# Fried beer



## Tom (Oct 18, 2010)

Fried Beer in Texas.

http://beeramerica.tv/fried-beer-at-the-texas-state-fair-ep-113/

Anyone tried it?


----------



## Green Mountains (Oct 18, 2010)

Tom said:


> Fried Beer in Texas.
> 
> http://beeramerica.tv/fried-beer-at-the-texas-state-fair-ep-113/
> 
> Anyone tried it?





I think they need to work on this a bit but I'm betting somebody years ago thought fried dough was bull shite.


----------



## Wade E (Oct 18, 2010)

Is there anything we cant fry, First it was twinkies, then oreo cookies, and now beer????? The oreo cookies are awesome by the way, never had the twinkies but am betting its damn good also.

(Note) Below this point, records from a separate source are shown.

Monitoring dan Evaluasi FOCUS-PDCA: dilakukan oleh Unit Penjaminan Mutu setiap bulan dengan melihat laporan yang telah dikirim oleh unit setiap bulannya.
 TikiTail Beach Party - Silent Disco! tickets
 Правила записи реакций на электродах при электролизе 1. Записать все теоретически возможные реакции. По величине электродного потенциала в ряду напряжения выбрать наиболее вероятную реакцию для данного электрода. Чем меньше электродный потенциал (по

The beer doesnt sound to good though and man I bety it just squirts out and burns the **** out of you!


----------



## jtstar (Oct 18, 2010)

Don't forget about fried ice cream I will bet that ranks up there with the oreo cookies


----------



## Runningwolf (Oct 18, 2010)

...and don't forget the deep fried pickles!


----------



## Redtrk (Oct 18, 2010)

This thread is making me hungry!


----------



## Tom (Oct 18, 2010)

BEER battered deep fried TWINKIES !


----------



## Redtrk (Oct 18, 2010)

Which one of you is going to try making fried wine first?


----------



## jtstar (Oct 18, 2010)

That would be dill pickles right I had all but forgot about them there great


----------



## Runningwolf (Oct 19, 2010)

And some places deep fry hot dogs. I tried it while doing a Turkey. Wasn't crazy about it.


----------



## jtstar (Oct 19, 2010)

either last year or the year before at the Iowa state fair they where doing deep fat fried butter


----------



## Hopleaf (Nov 20, 2010)

It was like a ravioli filled with frozen beer... yum, I guess?


----------